→ Data records:

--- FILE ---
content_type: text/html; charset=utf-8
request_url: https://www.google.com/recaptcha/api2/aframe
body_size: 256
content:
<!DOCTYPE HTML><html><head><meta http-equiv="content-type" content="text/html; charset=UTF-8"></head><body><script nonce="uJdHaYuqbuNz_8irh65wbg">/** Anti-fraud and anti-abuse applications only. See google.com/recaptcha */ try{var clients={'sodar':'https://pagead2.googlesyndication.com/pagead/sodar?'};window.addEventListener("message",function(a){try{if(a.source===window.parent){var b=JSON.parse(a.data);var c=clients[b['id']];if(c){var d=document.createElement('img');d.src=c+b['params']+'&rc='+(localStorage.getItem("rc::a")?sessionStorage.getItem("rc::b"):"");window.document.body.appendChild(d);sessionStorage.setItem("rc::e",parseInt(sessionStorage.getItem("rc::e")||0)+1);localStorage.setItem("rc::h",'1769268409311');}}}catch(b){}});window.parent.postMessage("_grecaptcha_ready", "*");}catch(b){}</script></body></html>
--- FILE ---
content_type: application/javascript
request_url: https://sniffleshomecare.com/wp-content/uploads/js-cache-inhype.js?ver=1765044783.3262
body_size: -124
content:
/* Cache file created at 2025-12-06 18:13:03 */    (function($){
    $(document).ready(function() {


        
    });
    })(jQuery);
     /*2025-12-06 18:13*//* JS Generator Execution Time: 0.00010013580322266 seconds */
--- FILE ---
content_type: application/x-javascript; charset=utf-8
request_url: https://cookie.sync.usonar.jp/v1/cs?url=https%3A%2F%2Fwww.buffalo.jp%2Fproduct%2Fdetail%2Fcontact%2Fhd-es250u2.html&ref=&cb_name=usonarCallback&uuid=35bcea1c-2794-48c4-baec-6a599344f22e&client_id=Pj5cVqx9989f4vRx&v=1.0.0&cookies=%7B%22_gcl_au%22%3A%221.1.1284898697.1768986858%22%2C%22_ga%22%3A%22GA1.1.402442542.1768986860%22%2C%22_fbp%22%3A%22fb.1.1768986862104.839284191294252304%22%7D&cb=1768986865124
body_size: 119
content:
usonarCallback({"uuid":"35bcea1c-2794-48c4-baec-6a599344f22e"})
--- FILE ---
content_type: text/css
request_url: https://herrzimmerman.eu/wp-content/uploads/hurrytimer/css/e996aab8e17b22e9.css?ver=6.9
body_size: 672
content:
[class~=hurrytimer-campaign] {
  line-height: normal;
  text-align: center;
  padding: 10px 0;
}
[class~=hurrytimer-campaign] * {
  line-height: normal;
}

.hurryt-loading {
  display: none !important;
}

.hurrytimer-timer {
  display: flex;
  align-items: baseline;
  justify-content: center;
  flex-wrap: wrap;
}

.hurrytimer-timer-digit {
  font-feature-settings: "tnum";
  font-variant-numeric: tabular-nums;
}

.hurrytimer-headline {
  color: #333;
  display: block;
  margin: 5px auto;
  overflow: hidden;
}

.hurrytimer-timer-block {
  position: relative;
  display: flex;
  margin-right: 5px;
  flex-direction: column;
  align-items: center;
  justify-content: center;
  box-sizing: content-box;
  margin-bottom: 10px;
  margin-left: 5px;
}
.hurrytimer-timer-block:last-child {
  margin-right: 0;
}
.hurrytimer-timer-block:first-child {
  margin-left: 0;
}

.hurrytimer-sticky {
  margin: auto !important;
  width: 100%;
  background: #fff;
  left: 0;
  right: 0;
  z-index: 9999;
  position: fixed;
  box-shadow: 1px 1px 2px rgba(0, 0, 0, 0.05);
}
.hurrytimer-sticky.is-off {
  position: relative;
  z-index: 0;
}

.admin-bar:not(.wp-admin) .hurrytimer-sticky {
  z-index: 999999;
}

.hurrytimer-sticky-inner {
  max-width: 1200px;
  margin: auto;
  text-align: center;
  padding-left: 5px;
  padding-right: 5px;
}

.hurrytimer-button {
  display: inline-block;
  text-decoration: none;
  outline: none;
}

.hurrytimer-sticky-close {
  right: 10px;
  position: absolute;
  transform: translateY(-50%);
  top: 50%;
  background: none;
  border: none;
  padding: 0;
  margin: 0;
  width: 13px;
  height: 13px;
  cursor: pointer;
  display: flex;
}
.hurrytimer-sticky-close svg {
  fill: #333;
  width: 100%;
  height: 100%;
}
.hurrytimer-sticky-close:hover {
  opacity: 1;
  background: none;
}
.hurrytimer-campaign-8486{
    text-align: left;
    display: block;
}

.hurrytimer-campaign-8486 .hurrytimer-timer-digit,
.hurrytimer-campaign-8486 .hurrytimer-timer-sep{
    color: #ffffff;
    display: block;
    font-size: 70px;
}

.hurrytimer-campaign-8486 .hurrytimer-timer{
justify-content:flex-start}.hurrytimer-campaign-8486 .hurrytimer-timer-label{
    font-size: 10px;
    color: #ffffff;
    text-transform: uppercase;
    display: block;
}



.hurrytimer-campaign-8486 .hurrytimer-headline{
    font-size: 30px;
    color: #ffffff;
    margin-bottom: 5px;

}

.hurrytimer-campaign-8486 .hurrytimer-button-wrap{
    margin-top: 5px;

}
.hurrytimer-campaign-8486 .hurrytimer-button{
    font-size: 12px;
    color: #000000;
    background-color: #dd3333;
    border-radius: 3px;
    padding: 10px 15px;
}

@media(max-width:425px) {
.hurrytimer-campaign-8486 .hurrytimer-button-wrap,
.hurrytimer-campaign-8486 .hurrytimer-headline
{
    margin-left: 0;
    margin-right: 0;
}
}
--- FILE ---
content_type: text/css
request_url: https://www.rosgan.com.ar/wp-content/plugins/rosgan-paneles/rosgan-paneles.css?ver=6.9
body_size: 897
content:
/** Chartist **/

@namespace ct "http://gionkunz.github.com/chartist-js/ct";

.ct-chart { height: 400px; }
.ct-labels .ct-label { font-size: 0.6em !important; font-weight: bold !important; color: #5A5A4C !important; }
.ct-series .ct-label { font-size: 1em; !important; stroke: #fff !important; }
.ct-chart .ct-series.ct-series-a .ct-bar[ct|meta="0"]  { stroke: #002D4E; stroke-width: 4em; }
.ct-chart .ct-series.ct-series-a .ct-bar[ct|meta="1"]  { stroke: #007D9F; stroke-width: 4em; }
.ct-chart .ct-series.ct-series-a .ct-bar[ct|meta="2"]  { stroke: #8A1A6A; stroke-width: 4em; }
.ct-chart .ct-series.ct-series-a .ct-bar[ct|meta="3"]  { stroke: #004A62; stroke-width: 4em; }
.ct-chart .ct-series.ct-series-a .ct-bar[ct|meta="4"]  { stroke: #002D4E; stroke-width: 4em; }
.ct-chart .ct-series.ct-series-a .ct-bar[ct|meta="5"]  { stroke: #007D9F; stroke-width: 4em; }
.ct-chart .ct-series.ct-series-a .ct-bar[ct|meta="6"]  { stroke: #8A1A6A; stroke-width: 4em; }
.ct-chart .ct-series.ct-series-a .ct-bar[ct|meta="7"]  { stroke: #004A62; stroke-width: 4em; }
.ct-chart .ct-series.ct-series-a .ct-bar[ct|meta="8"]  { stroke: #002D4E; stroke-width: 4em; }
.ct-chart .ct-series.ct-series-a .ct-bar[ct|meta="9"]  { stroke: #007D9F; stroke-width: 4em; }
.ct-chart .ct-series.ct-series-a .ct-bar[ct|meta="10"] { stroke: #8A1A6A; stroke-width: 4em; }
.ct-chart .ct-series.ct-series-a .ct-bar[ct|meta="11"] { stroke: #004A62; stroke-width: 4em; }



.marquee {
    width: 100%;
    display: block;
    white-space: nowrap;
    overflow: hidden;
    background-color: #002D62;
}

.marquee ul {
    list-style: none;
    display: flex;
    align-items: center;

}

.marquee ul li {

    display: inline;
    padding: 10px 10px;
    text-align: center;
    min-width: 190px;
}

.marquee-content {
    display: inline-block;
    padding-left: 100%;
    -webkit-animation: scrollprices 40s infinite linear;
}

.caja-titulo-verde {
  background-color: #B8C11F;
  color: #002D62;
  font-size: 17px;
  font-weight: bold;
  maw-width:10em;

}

→ Exercise: Using the records above, report each line that contains the word "baec" by copying it.

→ Response:
request_url: https://cookie.sync.usonar.jp/v1/cs?url=https%3A%2F%2Fwww.buffalo.jp%2Fproduct%2Fdetail%2Fcontact%2Fhd-es250u2.html&ref=&cb_name=usonarCallback&uuid=35bcea1c-2794-48c4-baec-6a599344f22e&client_id=Pj5cVqx9989f4vRx&v=1.0.0&cookies=%7B%22_gcl_au%22%3A%221.1.1284898697.1768986858%22%2C%22_ga%22%3A%22GA1.1.402442542.1768986860%22%2C%22_fbp%22%3A%22fb.1.1768986862104.839284191294252304%22%7D&cb=1768986865124
usonarCallback({"uuid":"35bcea1c-2794-48c4-baec-6a599344f22e"})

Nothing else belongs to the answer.